§ GOALS:
(A) Name the four labels that begin the points under "Highlights & Insights" in the O3N summary.
(B) Sum up the O3N summary in two sentences.
(C) Please carry on the O3N summary from its last sentence.

§ QUOTED PASSAGE:
★ ★ ★
Ablation Study (QuadOcc)

Configuration mIoU Novel mIoU Base mIoU
Baseline (OVO) 14.33 18.15 10.52
+ PsM 15.21 19.43 11.00
+ PsM + OCA 15.89 20.31 11.48
+ PsM + OCA + NMA (Full) 16.54 21.16 11.92

Key Findings

  • O3N under the open-vocabulary setting (mIoU 16.54) even surpasses certain fully supervised methods (e.g., SSCNet 14.60, LMSCNet 18.44).
  • Novel-class mIoU improves from 18.15 to 21.16 (+3.01), validating a significant enhancement in open-vocabulary capability.
  • The framework is generalizable: it also achieves improvement from 13.81 to 15.52 on the SGN-S backbone.
  • State-of-the-art results are also achieved on the Human360Occ dataset, validating cross-scene generalization.

Highlights & Insights

  • Originality: The paper is the first to define and address the omnidirectional open-vocabulary occupancy prediction task, unifying panoramic perception with open semantic prediction.
  • Geometry-Aware Design: The spiral scanning path of PsM naturally aligns with the information density distribution of panoramic imaging, constituting an elegant inductive bias.
  • Theoretical Elegance: NMA derives a closed-form solution via random walks, simultaneously avoiding the overfitting risk of gradient-based optimization and guaranteeing convergence.
  • Modular Generality: O3N can be plug-and-play integrated into various occupancy prediction architectures such as MonoScene and SGN.

Limitations & Future Work

  • The absolute performance on novel classes remains low (e.g., vehicle at only 0.52 mIoU), and recognition of extremely rare classes remains challenging.
★ ★ ★
§ STORED DATA:
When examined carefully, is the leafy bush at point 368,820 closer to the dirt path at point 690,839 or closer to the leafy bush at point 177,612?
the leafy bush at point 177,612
★ ★ ★
§ OUTPUTS IN ORDER:
(A)
- Originality
- Geometry-Aware Design
- Theoretical Elegance
- Modular Generality

(B) On QuadOcc, adding PsM, OCA and NMA to the OVO baseline raises mIoU from 14.33 to 16.54 and novel-class mIoU from 18.15 to 21.16. The framework also improves the SGN-S backbone and reaches state-of-the-art results on Human360Occ, though performance on novel classes remains low and extremely rare classes are still hard to recognize.

(C)
  • Base-class performance degrades under the open-vocabulary setting compared to fully supervised methods, indicating a persistent trade-off between open-vocabulary capability and closed-set accuracy.
  • Validation is limited to panoramic datasets; extension to multi-camera inputs has not been explored.
  • Computational overhead analysis is insufficient, and real-time feasibility for practical deployment requires further evaluation.
  • OVO (Tan et al., 2023): A pioneer in open-vocabulary occupancy prediction; this paper builds upon it by introducing omnidirectional perception and cost aggregation improvements.
  • CAT-Seg (Cho et al., 2024): The cost aggregation idea from 2D open-vocabulary segmentation is extended in this paper to 3D voxel space.
  • OneOcc (Shi et al., 2025): The state-of-the-art in omnidirectional fully supervised occupancy prediction, providing baselines and datasets for this paper.
  • Insight: The paradigm of replacing direct feature alignment with cost aggregation merits broader adoption in other cross-modal tasks.

Rating (⭐)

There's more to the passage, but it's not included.